卑彌呼は、「一女子」と書かれているとおりに、出自不明の一女性だったのでしょうか?
漢、魏、晋の時代の「女子」の語義を知るすべとして、南朝劉宋代にまとめられた逸話集「世說新語」に載せられている後漢末の蔡邕に関する「黄絹幼婦外孫虀臼」の逸話があります。
蔡邕が石碑に彫り残した謎かけを、一世代後の曹操が、しばしの思案の末に「絶妙好辭」と案じるという設定です。
この謎は、お題の8文字が、それぞれ二文字ごとに一文字の漢字を導くというものです。
本稿で関係するのは、七、八文字目なので、他の部分の謎解きは割愛しますが、ネット検索すれば、容易に全体の謎解きを読むことができます。
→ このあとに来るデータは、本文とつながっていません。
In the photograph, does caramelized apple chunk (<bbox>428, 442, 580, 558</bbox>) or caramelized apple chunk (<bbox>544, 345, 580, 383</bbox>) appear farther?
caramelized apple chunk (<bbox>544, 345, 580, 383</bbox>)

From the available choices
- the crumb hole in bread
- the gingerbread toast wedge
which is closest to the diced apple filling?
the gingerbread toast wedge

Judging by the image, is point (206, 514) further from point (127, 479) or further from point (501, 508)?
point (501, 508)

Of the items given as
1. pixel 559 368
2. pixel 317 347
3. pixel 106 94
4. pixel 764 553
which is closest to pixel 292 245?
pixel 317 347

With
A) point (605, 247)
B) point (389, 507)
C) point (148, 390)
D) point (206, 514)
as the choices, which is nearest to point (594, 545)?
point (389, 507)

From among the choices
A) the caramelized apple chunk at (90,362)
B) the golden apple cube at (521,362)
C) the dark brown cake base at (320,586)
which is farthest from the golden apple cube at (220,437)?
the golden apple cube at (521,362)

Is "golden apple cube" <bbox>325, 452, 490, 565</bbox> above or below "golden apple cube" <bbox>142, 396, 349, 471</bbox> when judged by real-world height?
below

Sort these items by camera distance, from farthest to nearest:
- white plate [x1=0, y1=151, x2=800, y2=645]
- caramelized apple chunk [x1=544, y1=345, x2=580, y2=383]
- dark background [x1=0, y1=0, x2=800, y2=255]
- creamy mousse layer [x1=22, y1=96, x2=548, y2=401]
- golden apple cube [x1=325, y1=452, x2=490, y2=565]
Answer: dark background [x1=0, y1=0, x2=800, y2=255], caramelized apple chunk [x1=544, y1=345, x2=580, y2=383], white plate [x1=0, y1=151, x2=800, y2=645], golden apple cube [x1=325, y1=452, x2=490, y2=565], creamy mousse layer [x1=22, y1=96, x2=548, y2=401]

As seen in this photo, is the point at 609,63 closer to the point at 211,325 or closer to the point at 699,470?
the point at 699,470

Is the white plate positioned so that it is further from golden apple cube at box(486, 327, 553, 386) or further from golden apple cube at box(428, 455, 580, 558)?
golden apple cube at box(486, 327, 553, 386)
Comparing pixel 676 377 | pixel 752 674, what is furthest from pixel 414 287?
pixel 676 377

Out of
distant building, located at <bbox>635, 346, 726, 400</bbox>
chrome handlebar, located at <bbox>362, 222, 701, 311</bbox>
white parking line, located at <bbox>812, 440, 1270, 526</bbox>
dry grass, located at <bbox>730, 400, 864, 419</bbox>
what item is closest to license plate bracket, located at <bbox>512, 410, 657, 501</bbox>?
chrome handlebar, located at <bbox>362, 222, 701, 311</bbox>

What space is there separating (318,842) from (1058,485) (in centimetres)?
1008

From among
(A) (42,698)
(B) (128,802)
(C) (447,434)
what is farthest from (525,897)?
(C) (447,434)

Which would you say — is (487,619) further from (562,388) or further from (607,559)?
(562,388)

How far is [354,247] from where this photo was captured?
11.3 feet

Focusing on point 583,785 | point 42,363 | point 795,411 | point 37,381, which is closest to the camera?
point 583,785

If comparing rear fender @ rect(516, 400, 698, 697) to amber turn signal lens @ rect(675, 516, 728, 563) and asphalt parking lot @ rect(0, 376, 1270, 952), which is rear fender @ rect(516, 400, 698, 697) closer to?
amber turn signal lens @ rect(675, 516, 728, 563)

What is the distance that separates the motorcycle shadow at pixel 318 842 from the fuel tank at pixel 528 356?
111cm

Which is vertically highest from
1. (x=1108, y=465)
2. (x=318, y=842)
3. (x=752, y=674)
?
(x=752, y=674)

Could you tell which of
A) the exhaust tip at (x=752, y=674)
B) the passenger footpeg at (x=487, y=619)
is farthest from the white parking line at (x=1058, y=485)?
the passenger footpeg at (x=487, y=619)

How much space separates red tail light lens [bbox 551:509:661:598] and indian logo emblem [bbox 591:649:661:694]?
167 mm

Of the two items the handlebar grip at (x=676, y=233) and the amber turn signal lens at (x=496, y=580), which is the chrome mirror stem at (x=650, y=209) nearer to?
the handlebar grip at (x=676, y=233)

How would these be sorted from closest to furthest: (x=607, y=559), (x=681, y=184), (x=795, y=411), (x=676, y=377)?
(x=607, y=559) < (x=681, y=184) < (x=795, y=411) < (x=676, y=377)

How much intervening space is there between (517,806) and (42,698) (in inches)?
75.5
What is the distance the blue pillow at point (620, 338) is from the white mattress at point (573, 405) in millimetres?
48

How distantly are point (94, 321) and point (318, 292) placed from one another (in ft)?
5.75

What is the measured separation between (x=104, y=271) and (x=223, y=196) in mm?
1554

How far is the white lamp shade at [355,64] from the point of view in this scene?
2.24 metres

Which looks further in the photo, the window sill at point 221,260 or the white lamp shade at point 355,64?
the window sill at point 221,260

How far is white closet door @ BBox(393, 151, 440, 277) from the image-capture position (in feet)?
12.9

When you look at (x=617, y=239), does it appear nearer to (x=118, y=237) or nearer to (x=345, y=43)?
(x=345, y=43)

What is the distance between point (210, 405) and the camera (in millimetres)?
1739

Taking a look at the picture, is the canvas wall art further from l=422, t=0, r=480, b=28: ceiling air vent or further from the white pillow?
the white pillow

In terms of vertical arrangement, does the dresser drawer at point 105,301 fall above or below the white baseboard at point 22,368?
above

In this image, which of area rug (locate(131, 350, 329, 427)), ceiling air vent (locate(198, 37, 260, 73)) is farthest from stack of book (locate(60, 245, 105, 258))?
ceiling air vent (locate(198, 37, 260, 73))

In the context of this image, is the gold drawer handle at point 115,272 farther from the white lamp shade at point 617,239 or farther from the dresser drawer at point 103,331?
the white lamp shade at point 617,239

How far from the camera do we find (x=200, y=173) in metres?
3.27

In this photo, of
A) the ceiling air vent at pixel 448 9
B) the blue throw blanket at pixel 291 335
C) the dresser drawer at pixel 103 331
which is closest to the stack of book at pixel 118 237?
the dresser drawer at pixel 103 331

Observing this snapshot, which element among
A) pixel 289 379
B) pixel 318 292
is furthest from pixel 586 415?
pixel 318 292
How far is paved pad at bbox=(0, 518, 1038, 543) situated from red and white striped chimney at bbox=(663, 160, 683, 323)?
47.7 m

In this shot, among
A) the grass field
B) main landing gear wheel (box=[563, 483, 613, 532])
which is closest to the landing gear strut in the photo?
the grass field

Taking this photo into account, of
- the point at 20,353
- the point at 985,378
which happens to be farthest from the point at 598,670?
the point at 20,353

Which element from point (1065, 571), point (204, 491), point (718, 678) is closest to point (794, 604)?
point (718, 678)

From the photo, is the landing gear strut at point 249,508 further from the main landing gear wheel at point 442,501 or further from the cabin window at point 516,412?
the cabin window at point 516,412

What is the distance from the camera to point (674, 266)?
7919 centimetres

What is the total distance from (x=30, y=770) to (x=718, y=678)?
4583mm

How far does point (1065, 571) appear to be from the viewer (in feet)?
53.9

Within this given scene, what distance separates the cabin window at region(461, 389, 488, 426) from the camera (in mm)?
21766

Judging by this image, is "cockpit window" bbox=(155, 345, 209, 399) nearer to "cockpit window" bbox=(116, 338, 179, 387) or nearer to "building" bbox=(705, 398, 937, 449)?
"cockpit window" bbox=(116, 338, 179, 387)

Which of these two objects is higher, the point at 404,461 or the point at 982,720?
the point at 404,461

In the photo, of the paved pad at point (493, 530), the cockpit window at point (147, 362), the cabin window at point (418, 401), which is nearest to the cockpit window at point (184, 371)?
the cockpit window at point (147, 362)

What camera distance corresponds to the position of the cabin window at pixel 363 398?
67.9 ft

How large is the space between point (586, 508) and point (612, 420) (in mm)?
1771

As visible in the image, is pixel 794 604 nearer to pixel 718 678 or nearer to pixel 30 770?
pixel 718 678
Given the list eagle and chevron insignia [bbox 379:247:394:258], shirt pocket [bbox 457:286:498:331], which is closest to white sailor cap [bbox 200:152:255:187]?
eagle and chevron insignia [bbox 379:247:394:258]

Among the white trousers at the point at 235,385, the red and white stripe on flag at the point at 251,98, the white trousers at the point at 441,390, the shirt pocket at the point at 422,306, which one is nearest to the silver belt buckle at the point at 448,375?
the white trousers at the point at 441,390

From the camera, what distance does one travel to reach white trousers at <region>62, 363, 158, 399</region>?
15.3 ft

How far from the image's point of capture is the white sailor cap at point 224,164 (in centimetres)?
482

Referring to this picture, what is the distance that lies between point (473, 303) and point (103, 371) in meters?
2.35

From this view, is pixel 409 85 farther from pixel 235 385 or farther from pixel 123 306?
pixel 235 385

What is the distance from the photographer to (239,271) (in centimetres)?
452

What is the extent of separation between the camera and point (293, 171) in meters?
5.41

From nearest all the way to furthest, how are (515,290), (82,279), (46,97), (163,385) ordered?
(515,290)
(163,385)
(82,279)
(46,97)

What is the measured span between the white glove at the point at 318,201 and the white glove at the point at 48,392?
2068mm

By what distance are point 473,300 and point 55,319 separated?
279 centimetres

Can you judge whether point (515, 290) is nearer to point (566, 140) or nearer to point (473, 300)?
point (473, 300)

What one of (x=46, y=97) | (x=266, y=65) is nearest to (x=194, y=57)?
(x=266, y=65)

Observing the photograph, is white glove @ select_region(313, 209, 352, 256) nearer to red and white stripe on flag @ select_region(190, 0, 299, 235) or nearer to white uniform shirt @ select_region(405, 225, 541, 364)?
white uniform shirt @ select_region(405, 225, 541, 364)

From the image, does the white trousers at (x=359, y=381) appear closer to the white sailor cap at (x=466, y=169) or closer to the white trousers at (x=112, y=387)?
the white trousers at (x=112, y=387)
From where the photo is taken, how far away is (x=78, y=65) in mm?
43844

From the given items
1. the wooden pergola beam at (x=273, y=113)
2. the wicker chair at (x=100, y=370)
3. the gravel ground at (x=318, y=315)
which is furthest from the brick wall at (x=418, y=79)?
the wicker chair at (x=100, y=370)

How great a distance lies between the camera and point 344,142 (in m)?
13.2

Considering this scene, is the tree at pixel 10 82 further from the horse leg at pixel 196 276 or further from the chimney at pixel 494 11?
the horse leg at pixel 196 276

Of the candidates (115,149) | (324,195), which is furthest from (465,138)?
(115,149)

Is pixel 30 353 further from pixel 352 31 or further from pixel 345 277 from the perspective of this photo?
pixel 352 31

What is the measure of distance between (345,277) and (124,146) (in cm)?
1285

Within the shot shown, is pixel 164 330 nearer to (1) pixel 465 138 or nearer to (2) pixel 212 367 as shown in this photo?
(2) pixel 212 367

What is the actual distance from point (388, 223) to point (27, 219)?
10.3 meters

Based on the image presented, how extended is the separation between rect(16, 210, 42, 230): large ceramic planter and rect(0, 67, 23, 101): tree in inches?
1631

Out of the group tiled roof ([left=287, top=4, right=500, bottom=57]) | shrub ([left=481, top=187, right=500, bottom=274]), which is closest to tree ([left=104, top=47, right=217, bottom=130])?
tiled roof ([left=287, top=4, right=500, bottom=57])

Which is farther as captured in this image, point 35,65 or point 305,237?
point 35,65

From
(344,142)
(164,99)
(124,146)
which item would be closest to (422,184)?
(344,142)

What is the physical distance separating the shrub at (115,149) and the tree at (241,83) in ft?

さて、ここで「外孫」と唱えていますが、これは、「女子」、つまり、「女」(娘)が嫁いでできた子(そとまご)のことです。
謎解きでは、「女子」は、横につなげて「好」の字となると言うことです。
この故事は、当時の教養ある人には、「女子」に「外孫」の語義ありとの了解が成り立っていたことをしめすもののようです。
陳壽の書いた記事を、このような語義に従って読むと、卑彌呼は、男王の外孫であり、従って、年齢は、せいぜい17,8歳の少女であったと書き残しているとの読みができます。
男王の外孫であり、かつ、嫁ぎ先の有力者の孫娘であるということは、広く女王として尊重されるにふさわしい根拠であり、又、兄弟姉妹のある中で、あえて、俗縁を離れて鬼神に事えることになった原因であったようにも思えるのです。
「女子」の一語で、卑弥呼の年齢と係累・出自を書き残したのは、陳壽の渾身の寸鉄表現と考えることもできます。
ちなみに、先ほど無造作に使った「少女」と言う形容は、蔡邕に従うと、「幼婦」であり、15歳以上と思われる「女子」に対して使うには、不適切な形容であることになります。
こうした使い分けは、当時の人々には自明だったのでしょうが、後世の目から見ると、判じがたいものがあるのです。
笵曄は、才人、文章家の評価が高く、陳壽は、それに比して凡庸と見られているように思われますが、この一件が故事を踏まえているとすれば、陳壽の機知は、笵曄を凌いでいて、燦然たるものがあるようです。